#### What you need to do:
Nothing but the lines from the one with "Zaburzenia prostaty - Wrotek Katarzyna" through the last line of the entries below should appear in the copy, please, and no pictures.
(Records provided)
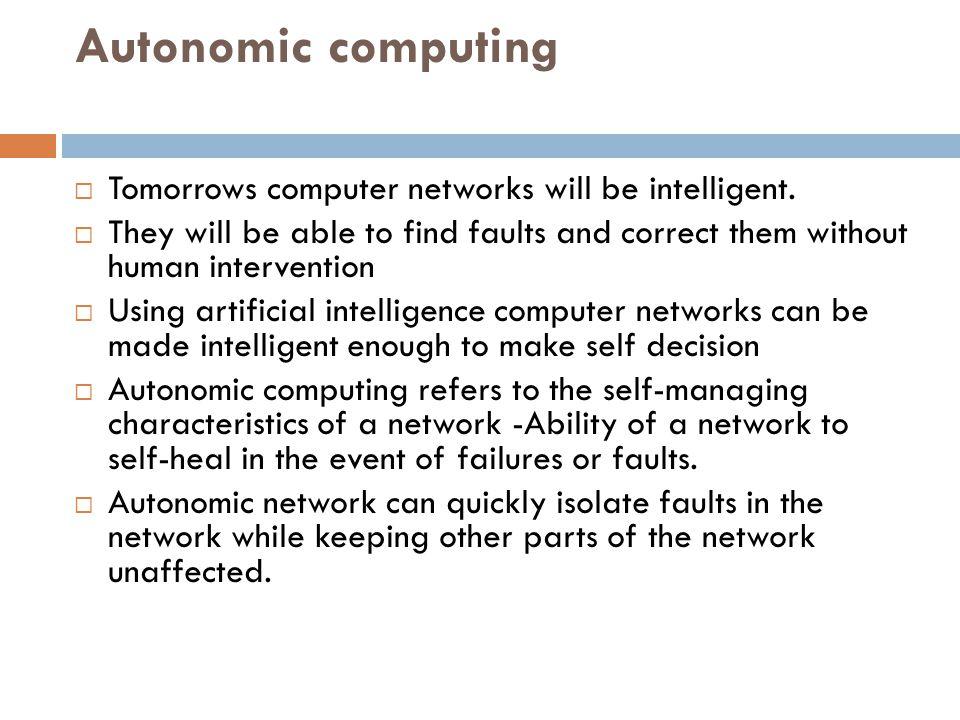 Autonomic computing  Tomorrows computer networks will be intelligent.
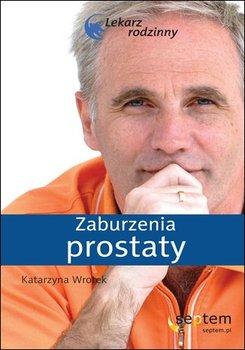 Zaburzenia prostaty - Wrotek Katarzyna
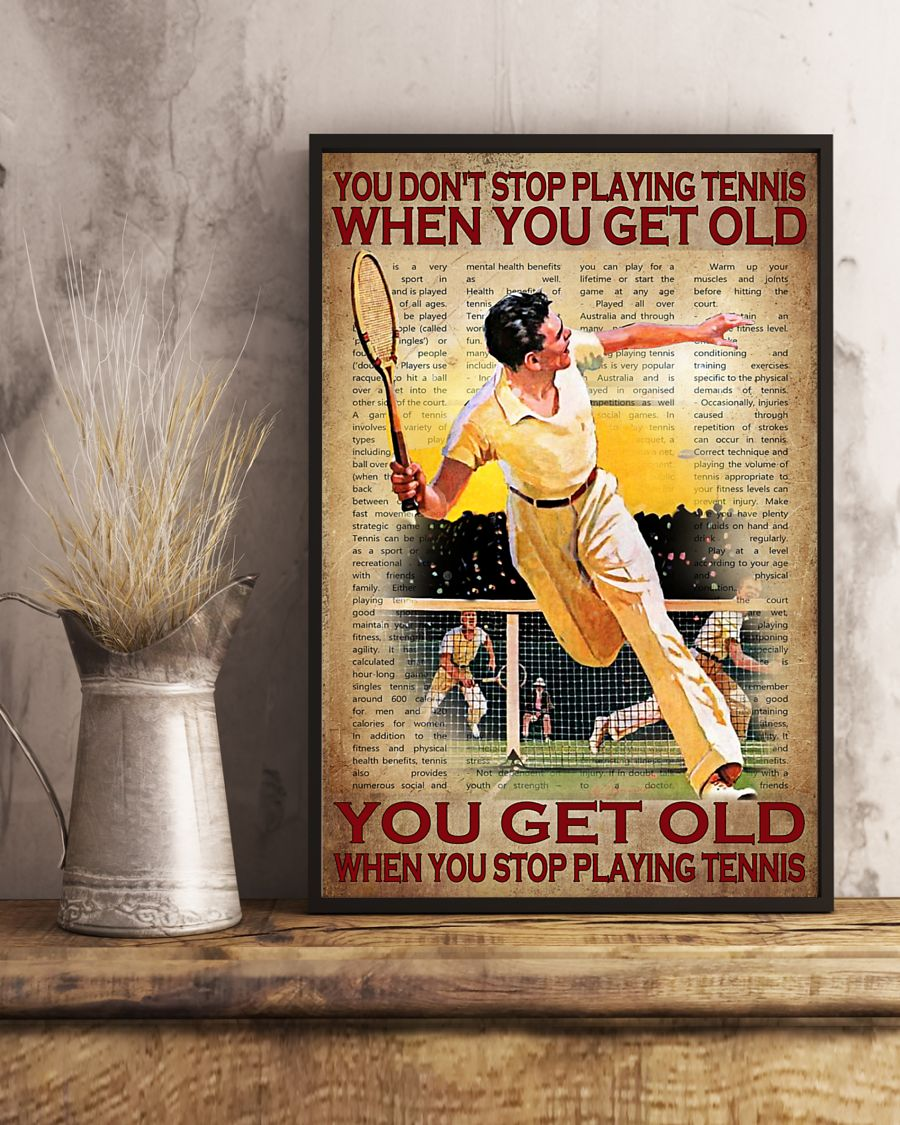 Poster You get old when you stop play tennis You don't stop playing tennis when you get old 11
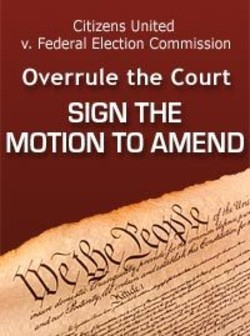 Citizens United v. Federal Election Commission Overrule the Court SIGN THE MOTION TO AMEND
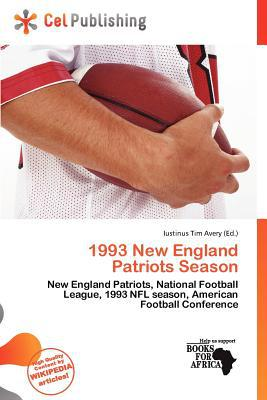 1993 New England Patriots Season written by Iustinus Tim Avery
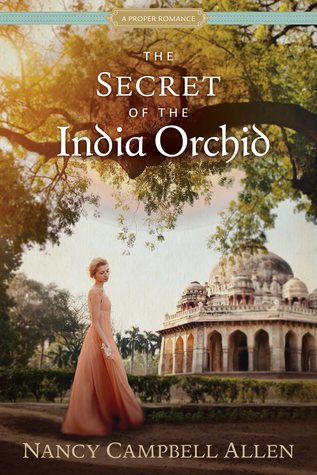 The Secret of the India Orchid (Proper Romance) by Nancy Campbell Allen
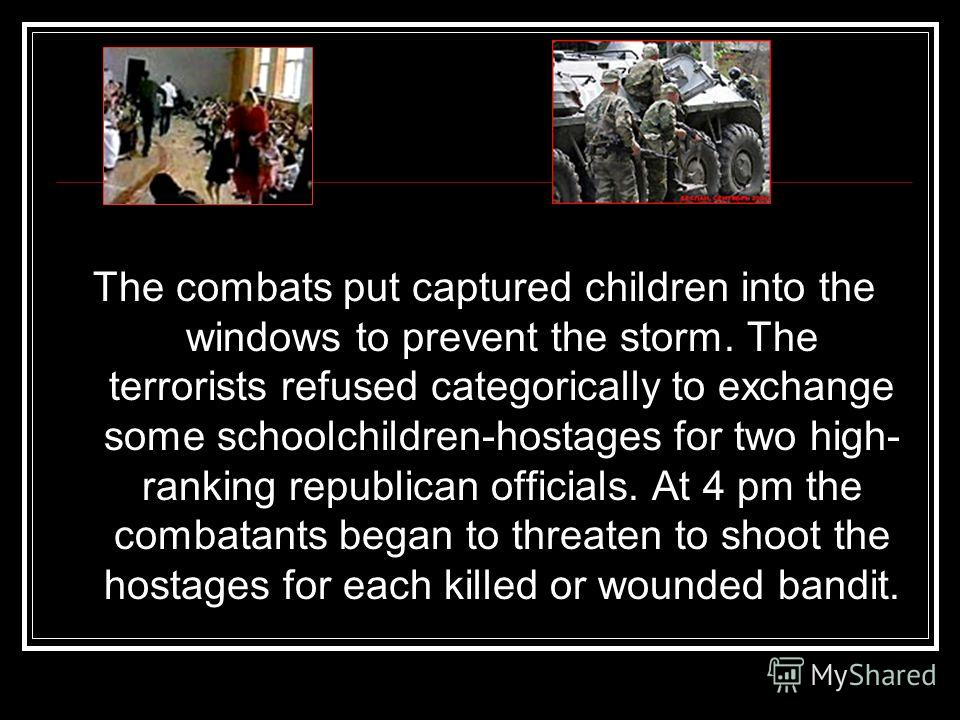 The combats put captured children into the windows to prevent the storm. The terrorists refused categorically to exchange some schoolchildren-hostages for two high- ranking republican officials. At 4 pm the combatants began to threaten to shoot the h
(End Records provided)
#### Answer to the problem:
 Zaburzenia prostaty - Wrotek Katarzyna
 Poster You get old when you stop play tennis You don't stop playing tennis when you get old 11
 Citizens United v. Federal Election Commission Overrule the Court SIGN THE MOTION TO AMEND
 1993 New England Patriots Season written by Iustinus Tim Avery
 The Secret of the India Orchid (Proper Romance) by Nancy Campbell Allen
 The combats put captured children into the windows to prevent the storm. The terrorists refused categorically to exchange some schoolchildren-hostages for two high- ranking republican officials. At 4 pm the combatants began to threaten to shoot the h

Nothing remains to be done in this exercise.